### Written instruction
Repeat, exactly and only, the lines from the one containing "Do you think" to the last line, inclusive; do not repeat the pictures.

### Supplied data
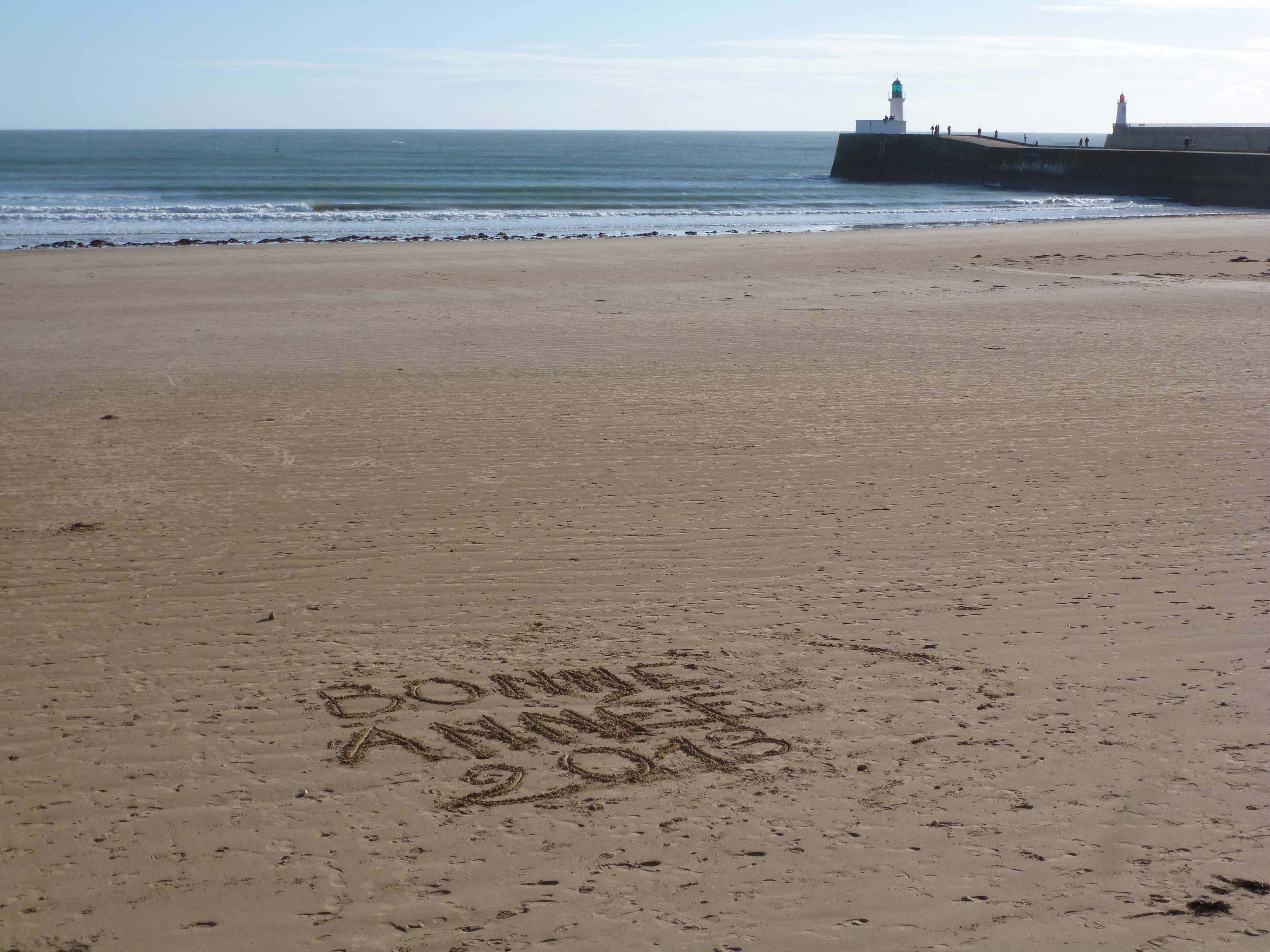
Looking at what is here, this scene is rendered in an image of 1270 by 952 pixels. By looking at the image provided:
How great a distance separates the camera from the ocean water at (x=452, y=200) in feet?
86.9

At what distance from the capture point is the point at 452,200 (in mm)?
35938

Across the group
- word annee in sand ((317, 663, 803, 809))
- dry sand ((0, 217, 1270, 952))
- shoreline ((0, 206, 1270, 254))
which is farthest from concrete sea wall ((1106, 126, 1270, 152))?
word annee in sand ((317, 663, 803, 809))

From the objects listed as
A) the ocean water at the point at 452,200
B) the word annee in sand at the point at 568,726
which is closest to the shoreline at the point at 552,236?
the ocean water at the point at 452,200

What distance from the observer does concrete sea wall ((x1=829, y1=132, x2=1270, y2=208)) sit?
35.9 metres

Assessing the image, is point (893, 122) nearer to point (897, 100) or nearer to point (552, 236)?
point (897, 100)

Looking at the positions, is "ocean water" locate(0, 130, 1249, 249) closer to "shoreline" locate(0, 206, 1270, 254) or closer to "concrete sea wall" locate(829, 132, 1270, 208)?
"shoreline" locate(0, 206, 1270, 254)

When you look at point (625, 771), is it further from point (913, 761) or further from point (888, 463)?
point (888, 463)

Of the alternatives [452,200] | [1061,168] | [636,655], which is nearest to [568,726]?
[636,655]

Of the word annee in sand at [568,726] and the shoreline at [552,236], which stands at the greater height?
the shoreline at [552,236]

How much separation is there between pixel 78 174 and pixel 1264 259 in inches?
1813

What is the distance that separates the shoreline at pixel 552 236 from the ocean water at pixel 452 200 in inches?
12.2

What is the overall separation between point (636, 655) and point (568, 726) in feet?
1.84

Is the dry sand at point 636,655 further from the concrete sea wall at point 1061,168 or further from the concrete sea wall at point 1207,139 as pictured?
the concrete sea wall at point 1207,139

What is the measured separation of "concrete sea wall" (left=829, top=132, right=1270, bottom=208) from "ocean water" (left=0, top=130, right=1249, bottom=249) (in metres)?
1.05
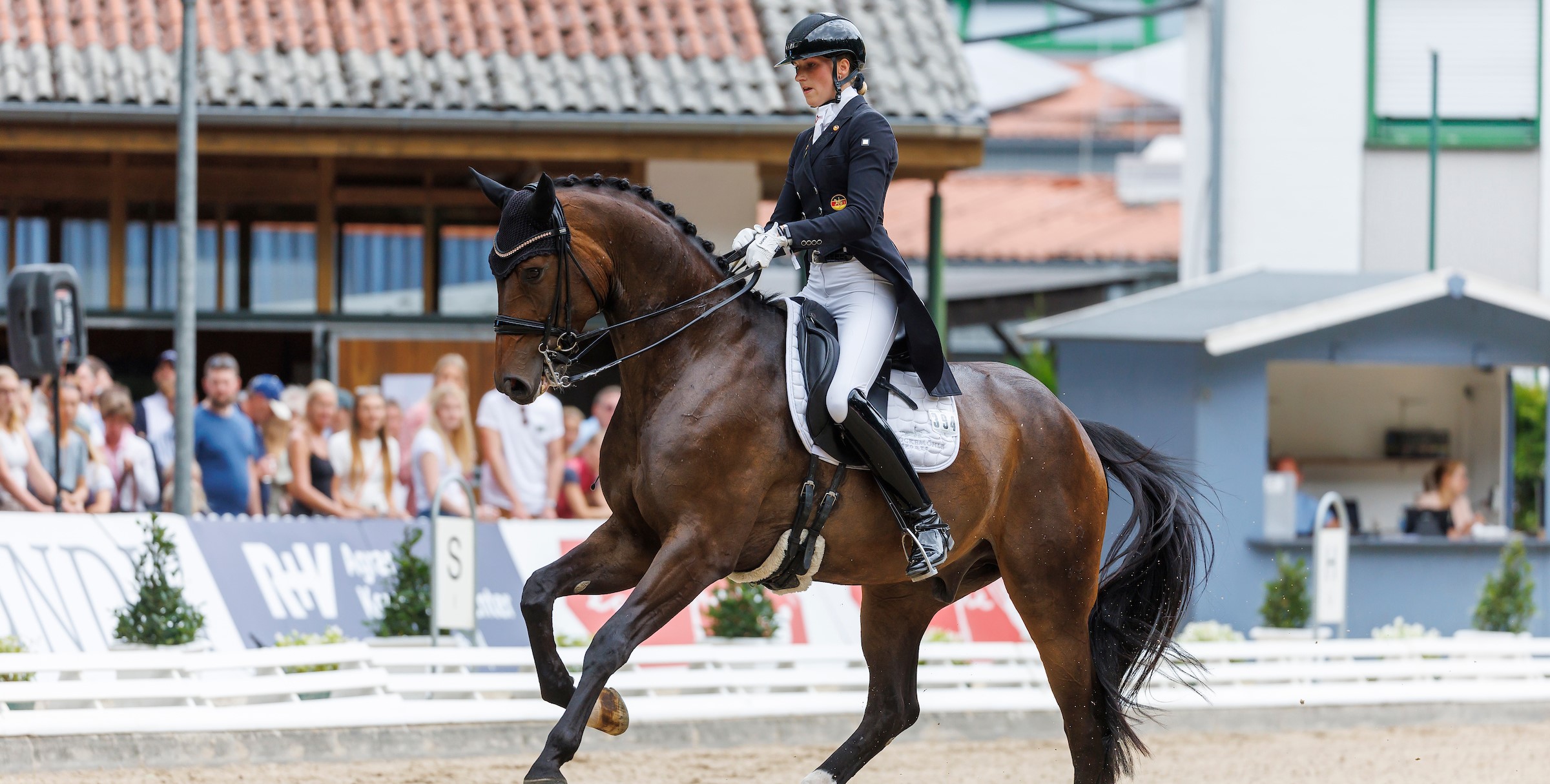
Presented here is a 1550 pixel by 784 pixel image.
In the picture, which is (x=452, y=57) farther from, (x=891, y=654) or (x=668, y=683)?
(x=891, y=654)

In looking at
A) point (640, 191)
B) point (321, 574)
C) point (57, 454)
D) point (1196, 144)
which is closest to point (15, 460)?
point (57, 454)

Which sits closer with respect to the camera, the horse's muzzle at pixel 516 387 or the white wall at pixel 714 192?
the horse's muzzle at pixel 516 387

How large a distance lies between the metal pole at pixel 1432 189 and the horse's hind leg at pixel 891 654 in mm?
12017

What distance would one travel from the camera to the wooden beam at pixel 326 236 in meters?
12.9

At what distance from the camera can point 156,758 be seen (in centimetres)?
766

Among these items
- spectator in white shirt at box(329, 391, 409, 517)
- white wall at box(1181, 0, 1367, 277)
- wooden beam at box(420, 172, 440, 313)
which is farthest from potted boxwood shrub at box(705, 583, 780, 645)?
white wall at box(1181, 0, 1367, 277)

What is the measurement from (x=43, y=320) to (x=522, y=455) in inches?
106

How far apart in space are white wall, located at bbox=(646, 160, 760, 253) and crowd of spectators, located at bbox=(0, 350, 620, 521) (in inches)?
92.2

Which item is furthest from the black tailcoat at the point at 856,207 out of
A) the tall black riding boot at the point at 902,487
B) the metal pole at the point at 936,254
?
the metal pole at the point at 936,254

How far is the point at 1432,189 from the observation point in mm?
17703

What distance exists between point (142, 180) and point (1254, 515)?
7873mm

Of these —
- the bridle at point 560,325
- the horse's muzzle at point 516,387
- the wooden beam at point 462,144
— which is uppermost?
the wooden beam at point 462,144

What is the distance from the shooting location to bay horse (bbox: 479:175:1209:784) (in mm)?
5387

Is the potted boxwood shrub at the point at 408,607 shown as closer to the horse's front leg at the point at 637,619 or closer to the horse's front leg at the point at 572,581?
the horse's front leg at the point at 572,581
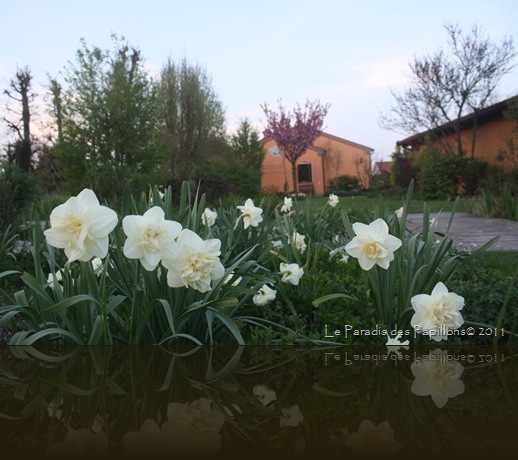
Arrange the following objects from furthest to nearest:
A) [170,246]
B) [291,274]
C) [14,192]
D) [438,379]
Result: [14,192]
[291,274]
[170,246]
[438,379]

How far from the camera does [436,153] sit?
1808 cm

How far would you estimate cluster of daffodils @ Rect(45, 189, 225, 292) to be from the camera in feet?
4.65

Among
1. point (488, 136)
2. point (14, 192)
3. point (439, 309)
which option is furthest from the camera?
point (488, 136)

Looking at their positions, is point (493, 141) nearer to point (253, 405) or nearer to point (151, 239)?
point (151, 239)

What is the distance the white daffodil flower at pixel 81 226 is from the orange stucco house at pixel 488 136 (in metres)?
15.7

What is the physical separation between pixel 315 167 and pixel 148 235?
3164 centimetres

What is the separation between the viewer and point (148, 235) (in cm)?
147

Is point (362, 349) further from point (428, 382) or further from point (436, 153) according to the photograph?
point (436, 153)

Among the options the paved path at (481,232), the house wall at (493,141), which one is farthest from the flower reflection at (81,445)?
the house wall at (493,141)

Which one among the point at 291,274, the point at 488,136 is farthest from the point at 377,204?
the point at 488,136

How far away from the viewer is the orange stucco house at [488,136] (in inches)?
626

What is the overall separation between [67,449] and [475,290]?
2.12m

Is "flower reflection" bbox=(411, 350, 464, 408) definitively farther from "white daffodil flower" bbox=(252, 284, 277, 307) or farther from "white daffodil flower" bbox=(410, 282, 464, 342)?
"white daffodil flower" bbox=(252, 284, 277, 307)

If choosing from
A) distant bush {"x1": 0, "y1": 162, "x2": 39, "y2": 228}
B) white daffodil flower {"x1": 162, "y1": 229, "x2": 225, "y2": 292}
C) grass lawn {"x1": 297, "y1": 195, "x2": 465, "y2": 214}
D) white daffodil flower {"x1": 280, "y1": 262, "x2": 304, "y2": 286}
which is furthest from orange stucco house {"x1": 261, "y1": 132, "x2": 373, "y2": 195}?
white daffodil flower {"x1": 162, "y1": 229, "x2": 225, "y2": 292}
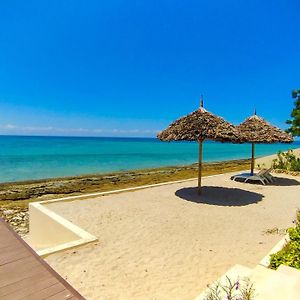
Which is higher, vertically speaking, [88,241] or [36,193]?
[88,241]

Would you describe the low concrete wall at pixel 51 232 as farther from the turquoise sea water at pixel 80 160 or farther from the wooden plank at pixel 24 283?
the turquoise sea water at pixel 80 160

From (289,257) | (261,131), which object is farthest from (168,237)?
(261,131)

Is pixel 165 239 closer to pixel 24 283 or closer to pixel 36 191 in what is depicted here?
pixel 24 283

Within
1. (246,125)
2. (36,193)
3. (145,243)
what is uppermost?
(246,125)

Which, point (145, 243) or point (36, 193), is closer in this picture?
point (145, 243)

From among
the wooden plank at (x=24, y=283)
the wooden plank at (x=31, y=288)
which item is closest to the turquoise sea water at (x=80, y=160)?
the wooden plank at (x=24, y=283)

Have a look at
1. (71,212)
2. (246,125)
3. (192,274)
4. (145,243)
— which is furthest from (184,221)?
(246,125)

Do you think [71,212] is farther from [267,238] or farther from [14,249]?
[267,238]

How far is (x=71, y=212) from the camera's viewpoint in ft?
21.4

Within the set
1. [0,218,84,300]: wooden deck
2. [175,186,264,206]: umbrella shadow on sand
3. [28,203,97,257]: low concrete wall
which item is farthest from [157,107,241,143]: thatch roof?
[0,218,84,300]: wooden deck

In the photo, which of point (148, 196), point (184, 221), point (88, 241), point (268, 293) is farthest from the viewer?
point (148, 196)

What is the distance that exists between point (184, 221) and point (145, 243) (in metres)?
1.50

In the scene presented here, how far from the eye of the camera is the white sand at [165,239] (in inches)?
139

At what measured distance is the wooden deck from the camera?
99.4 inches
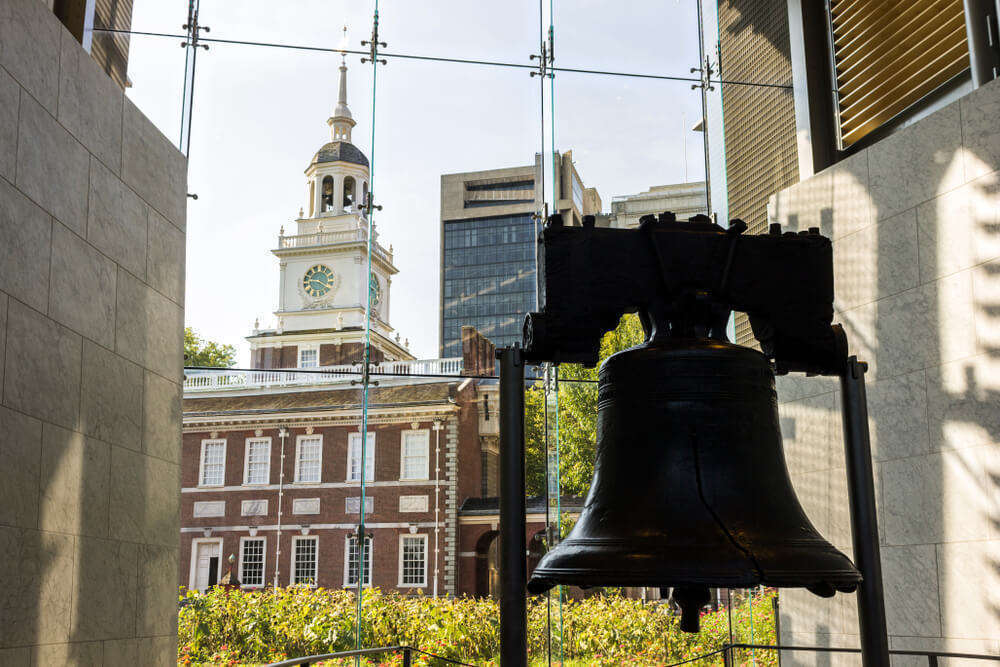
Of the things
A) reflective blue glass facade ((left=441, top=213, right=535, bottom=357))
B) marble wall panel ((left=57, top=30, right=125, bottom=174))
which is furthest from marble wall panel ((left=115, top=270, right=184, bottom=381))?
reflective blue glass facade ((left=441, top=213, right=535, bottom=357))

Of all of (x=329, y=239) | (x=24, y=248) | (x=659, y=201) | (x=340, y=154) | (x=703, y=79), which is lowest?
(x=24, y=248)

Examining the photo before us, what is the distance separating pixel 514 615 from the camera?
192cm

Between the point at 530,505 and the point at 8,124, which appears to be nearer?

### Exercise answer
Do you think [71,212] is farther from [267,238] or farther from [14,249]?
[267,238]

How far is (x=71, y=212) from the camera's viewpoint in ft?
21.4

Within the set
1. [0,218,84,300]: wooden deck
2. [175,186,264,206]: umbrella shadow on sand
3. [28,203,97,257]: low concrete wall
which item is farthest from [157,107,241,143]: thatch roof?
[0,218,84,300]: wooden deck

In the photo, which of point (148, 196), point (184, 221), point (88, 241), point (268, 293) is farthest from the viewer?
point (148, 196)

What is the distance that exists between point (184, 221) and point (145, 243) (in metres)?
1.50

In the scene presented here, how far from the eye of the camera is the white sand at [165,239] (in inches)?
139

At what measured distance is the wooden deck from the camera?
99.4 inches
Of the things
A) reflective blue glass facade ((left=441, top=213, right=535, bottom=357))
B) marble wall panel ((left=57, top=30, right=125, bottom=174))
which is furthest from marble wall panel ((left=115, top=270, right=184, bottom=381))?
reflective blue glass facade ((left=441, top=213, right=535, bottom=357))

Of all of (x=329, y=239) | (x=24, y=248) | (x=659, y=201) | (x=340, y=154) | (x=703, y=79), which is lowest?
(x=24, y=248)

Examining the photo before us, what is the distance separating pixel 514 615 from the camera?
192cm

Between the point at 530,505 and the point at 8,124, which appears to be nearer?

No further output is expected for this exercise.